**THE TASK**
Only a number is wanted: how many lines of the entries include the string "transglutaminase"?

━━━ TASK MATERIAL ━━━

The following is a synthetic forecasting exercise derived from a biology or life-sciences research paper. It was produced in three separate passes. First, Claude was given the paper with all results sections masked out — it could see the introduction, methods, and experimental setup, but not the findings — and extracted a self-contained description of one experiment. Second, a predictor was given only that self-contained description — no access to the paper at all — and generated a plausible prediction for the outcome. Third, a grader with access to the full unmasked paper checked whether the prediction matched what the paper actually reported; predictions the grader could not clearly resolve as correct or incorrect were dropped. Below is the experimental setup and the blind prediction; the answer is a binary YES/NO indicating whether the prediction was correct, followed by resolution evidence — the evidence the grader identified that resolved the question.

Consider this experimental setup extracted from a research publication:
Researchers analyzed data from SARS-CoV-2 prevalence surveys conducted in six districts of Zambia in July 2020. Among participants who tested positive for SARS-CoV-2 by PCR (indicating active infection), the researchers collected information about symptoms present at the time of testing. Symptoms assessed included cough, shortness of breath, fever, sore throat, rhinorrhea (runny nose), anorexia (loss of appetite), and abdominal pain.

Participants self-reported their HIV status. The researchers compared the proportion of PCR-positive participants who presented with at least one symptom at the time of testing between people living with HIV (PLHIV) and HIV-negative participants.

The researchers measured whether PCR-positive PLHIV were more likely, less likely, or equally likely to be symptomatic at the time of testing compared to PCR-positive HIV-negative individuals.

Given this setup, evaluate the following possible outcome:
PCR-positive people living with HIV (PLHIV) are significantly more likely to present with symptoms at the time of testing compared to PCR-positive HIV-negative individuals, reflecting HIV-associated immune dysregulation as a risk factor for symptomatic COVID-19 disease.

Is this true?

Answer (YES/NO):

━━━
━━━ TASK MATERIAL ━━━

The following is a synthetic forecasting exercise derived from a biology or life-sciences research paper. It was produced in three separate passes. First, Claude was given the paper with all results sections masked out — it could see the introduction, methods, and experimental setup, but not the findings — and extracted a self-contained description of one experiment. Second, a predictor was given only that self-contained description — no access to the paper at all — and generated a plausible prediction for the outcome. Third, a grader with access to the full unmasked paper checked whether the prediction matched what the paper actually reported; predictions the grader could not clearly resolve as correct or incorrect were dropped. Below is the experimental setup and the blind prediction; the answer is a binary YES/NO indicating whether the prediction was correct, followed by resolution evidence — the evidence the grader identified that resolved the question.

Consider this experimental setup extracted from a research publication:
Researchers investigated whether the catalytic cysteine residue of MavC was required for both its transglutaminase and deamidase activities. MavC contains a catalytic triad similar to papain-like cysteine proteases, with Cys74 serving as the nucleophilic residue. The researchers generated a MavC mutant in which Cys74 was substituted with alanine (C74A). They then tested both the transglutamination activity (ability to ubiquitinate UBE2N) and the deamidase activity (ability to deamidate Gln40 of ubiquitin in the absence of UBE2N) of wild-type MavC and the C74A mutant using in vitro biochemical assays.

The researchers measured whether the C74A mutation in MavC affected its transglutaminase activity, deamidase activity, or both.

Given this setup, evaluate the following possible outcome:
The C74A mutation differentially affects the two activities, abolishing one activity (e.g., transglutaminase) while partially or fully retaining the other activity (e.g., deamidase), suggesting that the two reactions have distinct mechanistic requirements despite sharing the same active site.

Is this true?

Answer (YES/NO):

━━━

**SOLUTION FOR THIS PROBLEM**
3